API calls to davinci text 3 very slow and random speeds for identical prompts

Any progress about that ? Same problems here (France)

i agree huge problem it’s so slow and problem it reply sometimes random replies that have no relation with the topic

I’m experiencing the same problems (Michigan, USA).

Edit: I found a solution to the problem, see below.

The same problem with a maximum time of 10 minutes and a random response time of 60s or more

OK. As the title of this topic is “davinci text 3” then I assume everyone is on topic and discussing davinci-text-003.

Just got a completion to work with 600 tokens in 4.6 secs, but it is up and down, up and down,…

I found a hackish solution in Python. Although this thread is davinci-specific in the title, the underlying issue is not model-specific and I think it’s on-topic to use the gpt-3.5 model here. I use the multiprocessing library to launch the ChatGPT request in a separate process. I time-limit the execution of that process and kill it if it takes too long, then send a second request.

I tested this using the following demo code. In my test, the time-limited version (10 tries of 10 seconds max each) has a total runtime of 28 seconds, while the time-extended version (1 try of 100 seconds max each) has a total runtime of 127 seconds, almost entirely due to a single 95 second delay on one of the attempts. By limiting and killing these occasional extremely long delays and resending, I think we can avoid the worst of the problem for now.

Here is my demo code. Feel free to insert into your own projects.

Edit: a user report says that a 15 second delay before retrying results in much better real world performance. Code updated to reflect that change, though it may not make a difference in this test code.

import multiprocessing, time, timeit, openai

openai_key = ""
openai.api_key = openai_key


def sendChatGPTRequest(content, bot_model, queue):
    response =  openai.ChatCompletion.create(
        model=bot_model,
        messages=[{"role": "user", "content": content}],
        max_tokens=1024,
        n=1,
        temperature=0.5,
    )
    queue.put(response["choices"][0]["message"]["content"])
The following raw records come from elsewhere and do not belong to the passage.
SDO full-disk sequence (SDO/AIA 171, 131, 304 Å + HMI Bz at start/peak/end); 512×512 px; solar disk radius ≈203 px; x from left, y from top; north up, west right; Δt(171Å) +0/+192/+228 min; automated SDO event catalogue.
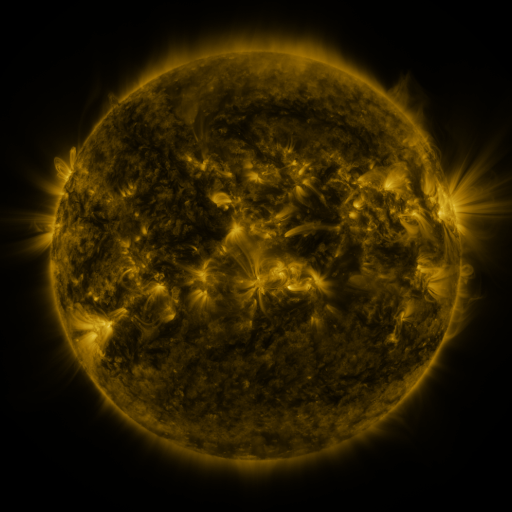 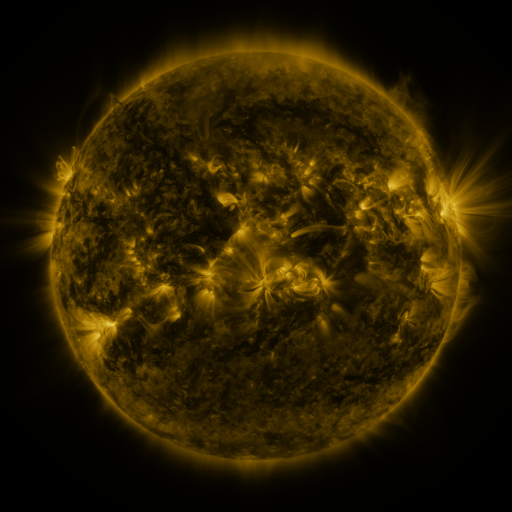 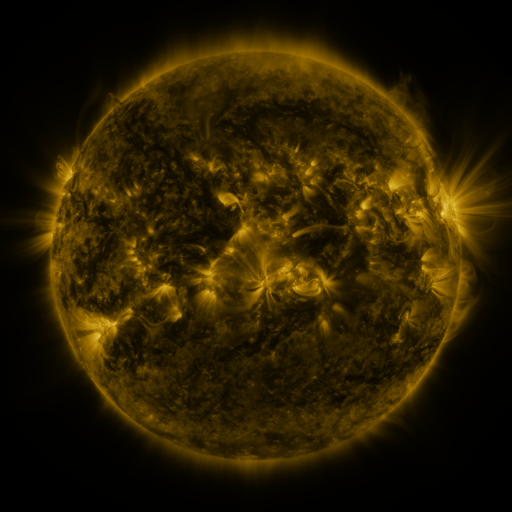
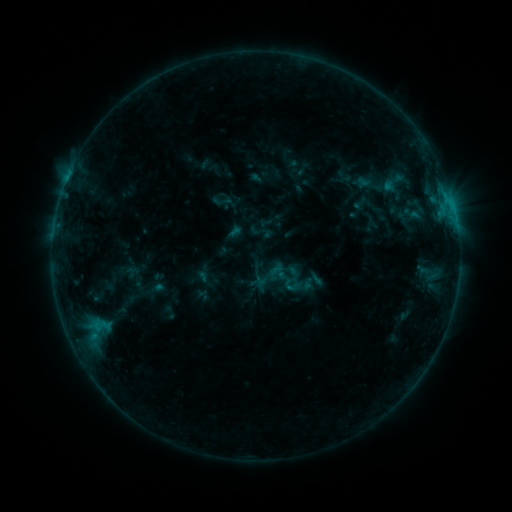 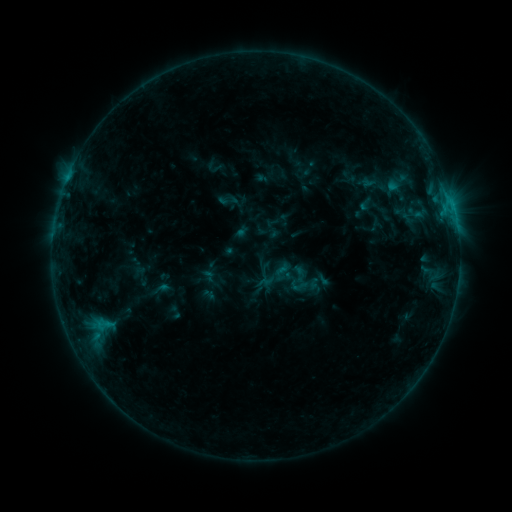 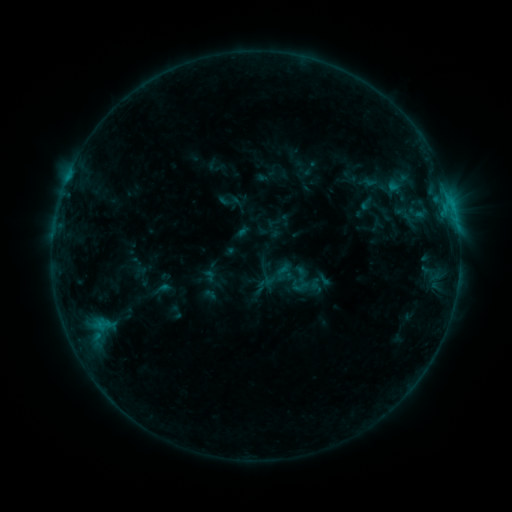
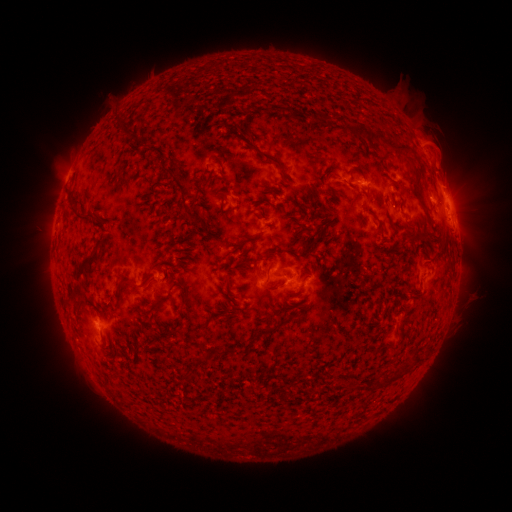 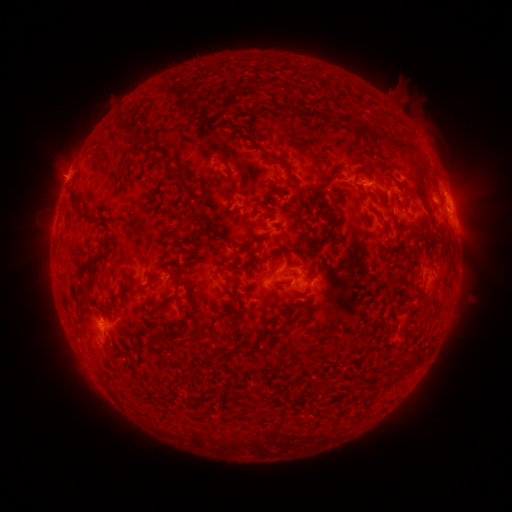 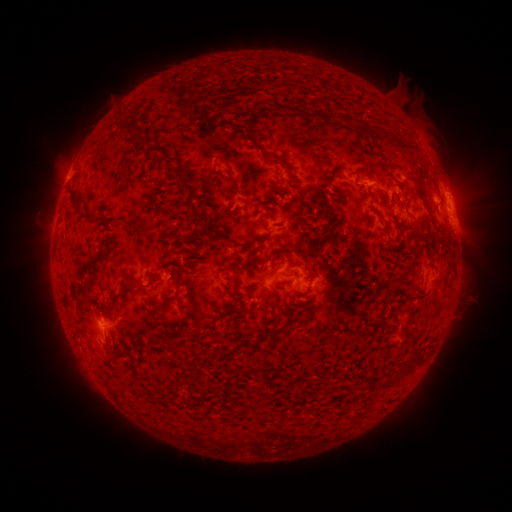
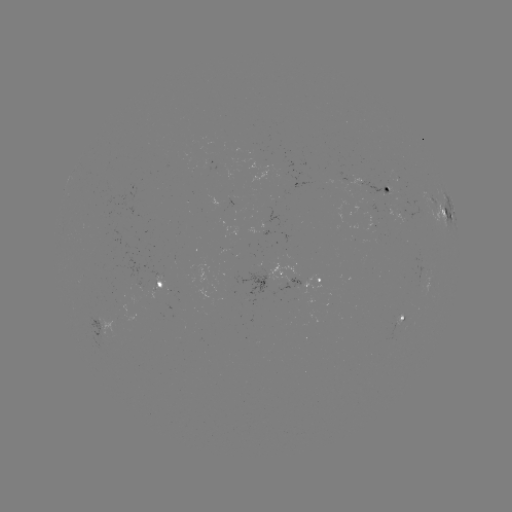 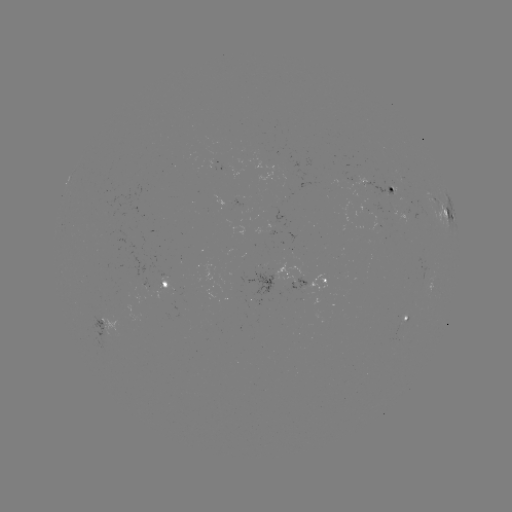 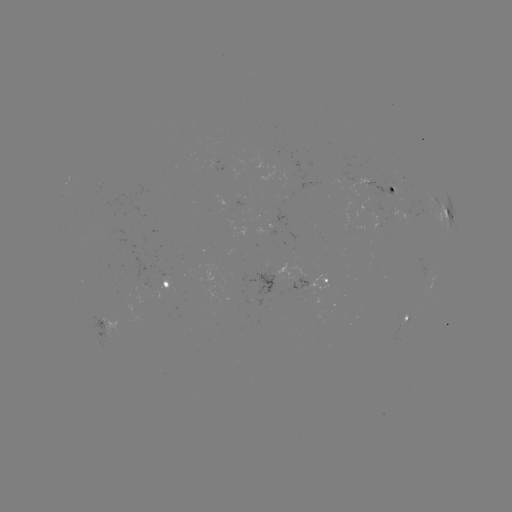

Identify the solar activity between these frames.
emerging-flux region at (163, 275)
def limitedWait(s, queue):
    start = timeit.default_timer()
    while timeit.default_timer() - start < s and queue.empty():
        continue
    return not queue.empty()

def getChatbotResponse(content, bot_model, max_tries, wait_time):
    start_request = timeit.default_timer()
    max_tries = 1
    for i in range(0, max_tries):
        queue = multiprocessing.Queue()
        p = multiprocessing.Process(target = sendChatGPTRequest, args=(content, bot_model, queue,))
        p.start()

        if limitedWait(wait_time, queue):
            return (queue.get(), timeit.default_timer() - start_request)
        else:
            print("Trying again...")
            p.terminate()
    return (None, max_tries*wait_time)

if __name__ == '__main__':
    total_time = 0
    for i in range(20):
        outcome = getChatbotResponse("Please say 'Hello, World!'", "gpt-3.5-turbo-0301", 10, 15)
        print(outcome[0], "\nTime to generate:", outcome[1])
        total_time += outcome[1]
    print("total time:", total_time)
    total_time = 0
    for i in range(20):
        outcome = getChatbotResponse("Please say 'Hello, World!'", "gpt-3.5-turbo-0301", 1, 150)
        print(outcome[0], "\nTime to generate:", outcome[1])
        total_time += outcome[1]
    print("total time:", total_time)
1 Like

I am having the same issue. It seems that during the last two weeks, everything got much worse. I am passing a prompt with 3-4k tokens to davinci and it takes more than 20-30 secs to respond. More than half of the API calls also result in errors.